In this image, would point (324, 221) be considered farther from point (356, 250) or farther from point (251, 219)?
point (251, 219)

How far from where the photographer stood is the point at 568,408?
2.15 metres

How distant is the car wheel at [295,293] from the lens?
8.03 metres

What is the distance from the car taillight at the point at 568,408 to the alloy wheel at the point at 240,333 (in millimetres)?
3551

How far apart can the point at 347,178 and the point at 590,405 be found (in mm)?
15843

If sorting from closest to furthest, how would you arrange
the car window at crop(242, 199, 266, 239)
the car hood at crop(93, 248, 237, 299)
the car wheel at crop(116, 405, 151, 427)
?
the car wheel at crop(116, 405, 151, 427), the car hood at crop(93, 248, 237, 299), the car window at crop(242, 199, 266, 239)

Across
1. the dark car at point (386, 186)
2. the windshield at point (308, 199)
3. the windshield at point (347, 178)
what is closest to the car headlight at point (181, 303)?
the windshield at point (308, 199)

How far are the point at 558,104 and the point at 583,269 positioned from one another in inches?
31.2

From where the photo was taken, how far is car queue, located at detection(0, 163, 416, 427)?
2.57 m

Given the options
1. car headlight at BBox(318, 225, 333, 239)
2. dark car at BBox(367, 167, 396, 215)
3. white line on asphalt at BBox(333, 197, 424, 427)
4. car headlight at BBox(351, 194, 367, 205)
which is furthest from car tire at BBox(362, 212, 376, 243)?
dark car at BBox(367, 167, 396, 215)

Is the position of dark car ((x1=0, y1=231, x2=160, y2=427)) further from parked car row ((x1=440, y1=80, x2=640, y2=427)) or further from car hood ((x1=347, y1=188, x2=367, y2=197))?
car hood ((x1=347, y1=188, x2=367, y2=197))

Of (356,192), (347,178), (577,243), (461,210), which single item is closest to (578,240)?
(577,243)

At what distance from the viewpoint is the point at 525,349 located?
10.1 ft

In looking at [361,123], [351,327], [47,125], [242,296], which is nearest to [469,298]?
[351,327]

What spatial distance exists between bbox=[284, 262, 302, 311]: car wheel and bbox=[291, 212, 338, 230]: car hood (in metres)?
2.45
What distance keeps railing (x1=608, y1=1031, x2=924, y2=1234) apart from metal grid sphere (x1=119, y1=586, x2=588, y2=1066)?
════
■ Set problem ■
Copy all of the lines above verbatim, from the first to the last, leaving nothing out.

■ Solution to the exercise ■
In this image, would point (324, 221) be considered farther from point (356, 250) or farther from point (251, 219)?
point (251, 219)

How far from where the photographer stood is the point at 568,408?
2.15 metres

How distant is the car wheel at [295,293] from the lens?
8.03 metres

What is the distance from the car taillight at the point at 568,408 to the alloy wheel at the point at 240,333 (in millimetres)?
3551

How far apart can the point at 347,178 and the point at 590,405 be found (in mm)?
15843

If sorting from closest to furthest, how would you arrange
the car window at crop(242, 199, 266, 239)
the car hood at crop(93, 248, 237, 299)
the car wheel at crop(116, 405, 151, 427)
?
the car wheel at crop(116, 405, 151, 427), the car hood at crop(93, 248, 237, 299), the car window at crop(242, 199, 266, 239)

Across
1. the dark car at point (386, 186)
2. the windshield at point (308, 199)
3. the windshield at point (347, 178)
what is closest to the car headlight at point (181, 303)?
the windshield at point (308, 199)

How far are the point at 558,104 and the point at 583,269 positioned from one another in inches?
31.2

From where the photo was taken, how far is car queue, located at detection(0, 163, 416, 427)?
2.57 m

Given the options
1. car headlight at BBox(318, 225, 333, 239)
2. dark car at BBox(367, 167, 396, 215)
3. white line on asphalt at BBox(333, 197, 424, 427)
4. car headlight at BBox(351, 194, 367, 205)
which is furthest from car tire at BBox(362, 212, 376, 243)?
dark car at BBox(367, 167, 396, 215)

Is the position of dark car ((x1=0, y1=231, x2=160, y2=427)) further from parked car row ((x1=440, y1=80, x2=640, y2=427)) or further from car hood ((x1=347, y1=188, x2=367, y2=197))?
car hood ((x1=347, y1=188, x2=367, y2=197))

Of (356,192), (347,178), (577,243), (461,210), which single item is closest to (578,240)?
(577,243)

At what distance from the viewpoint is the point at 525,349 located?
10.1 ft

In looking at [361,123], [351,327], [47,125], [242,296], which is nearest to [469,298]?
[351,327]

What spatial distance exists between bbox=[284, 262, 302, 311]: car wheel and bbox=[291, 212, 338, 230]: car hood (in metres)?
2.45
What distance keeps railing (x1=608, y1=1031, x2=924, y2=1234) apart from metal grid sphere (x1=119, y1=586, x2=588, y2=1066)?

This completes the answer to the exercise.